A third soldier, a serviceman, had been hit in the back. He expressed pain as medical staff placed him on a medical cot, took off a bloody dressing and treated his two-day-old injury from fragments. Covered in a foil blanket, he used a mobile phone to call his family member. “A piece of artillery hit me. The cause was a deflected projectile. My condition is stable,” he told her. What were his plans now? “To recover. That will take a several months. After that, to go back to my military group. Someone has to defend our country,” he affirmed.
Medical staff treat the wounded soldier, who was hit in the dorsal area by a piece of mortar.
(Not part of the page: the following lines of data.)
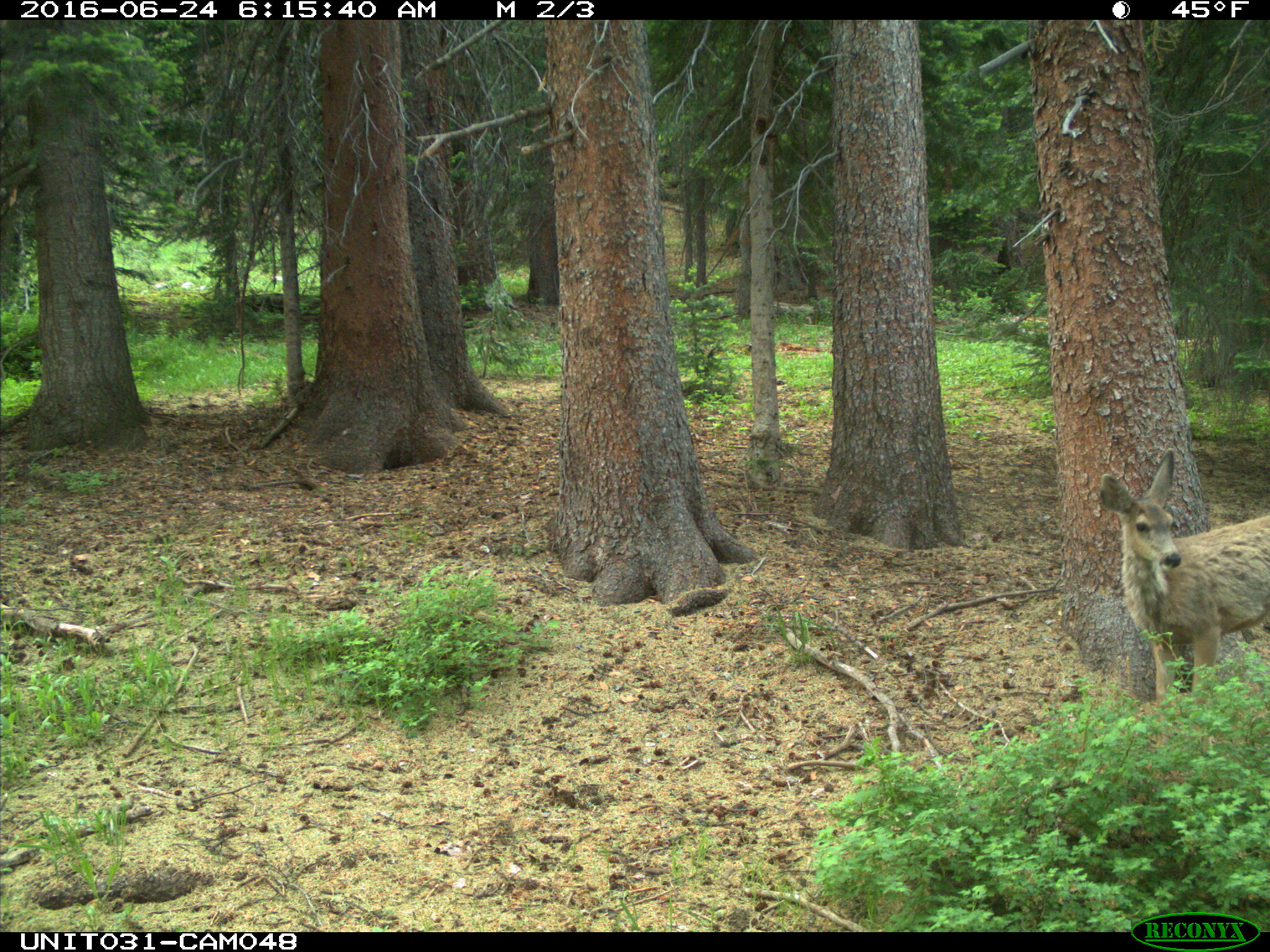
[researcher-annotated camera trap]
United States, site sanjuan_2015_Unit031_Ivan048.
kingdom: Animalia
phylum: Chordata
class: Mammalia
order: Artiodactyla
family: Cervidae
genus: Odocoileus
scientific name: Odocoileus hemionus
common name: mule deer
Since 2022, enemy forces has repeatedly attacked medical centers, health facilities, maternity wards and emergency vehicles. Per human rights groups, 261 health workers have been fatally attacked in nearly two thousand attacks. The underground facility is built from multiple steel bunkers, with timber beams, earth and granular material laid on top reaching the surface. It is designed to resist direct hits from 152mm artillery shells and even multiple eight-kilogram TNT charges released by aerial means.
A major industrial group, which financed the construction, plans to erect 20 facilities in total. A senior official of Ukraine’s national security council and former defence minister, the official, said they would be “vitally essential for preserving the lives of our military and assisting defenders on the frontline.” The organization described the project as the “most ambitious and challenging” it had implemented after the enemy's military offensive.
An example of the facility's surgical rooms.
The surgeon, said certain injured personnel had to endure delays many hours or even multiple days before they could be transported because of the danger of air assaults. “We had a pair of severely injured patients who arrived at 3am. I had to perform a removal of both limbs on a patient. His tourniquet had been on for so long there was no alternative.” How did he cope with traumatic surgeries? “My career in medicine for two decades. You have to focus,” he remarked.
Orderlies transported the soldier up the passage and into an ambulance. The transport was stationed beneath a shrub. The patient and the two other military members were taken to the city of a major city for additional medical care. The underground hospital staff paused for rest. The hospital’s ginger cat, the mascot, walked toward the entrance to greet the incoming patients. “We are active 24 hours a day,” the surgeon stated. “The work is continuous.”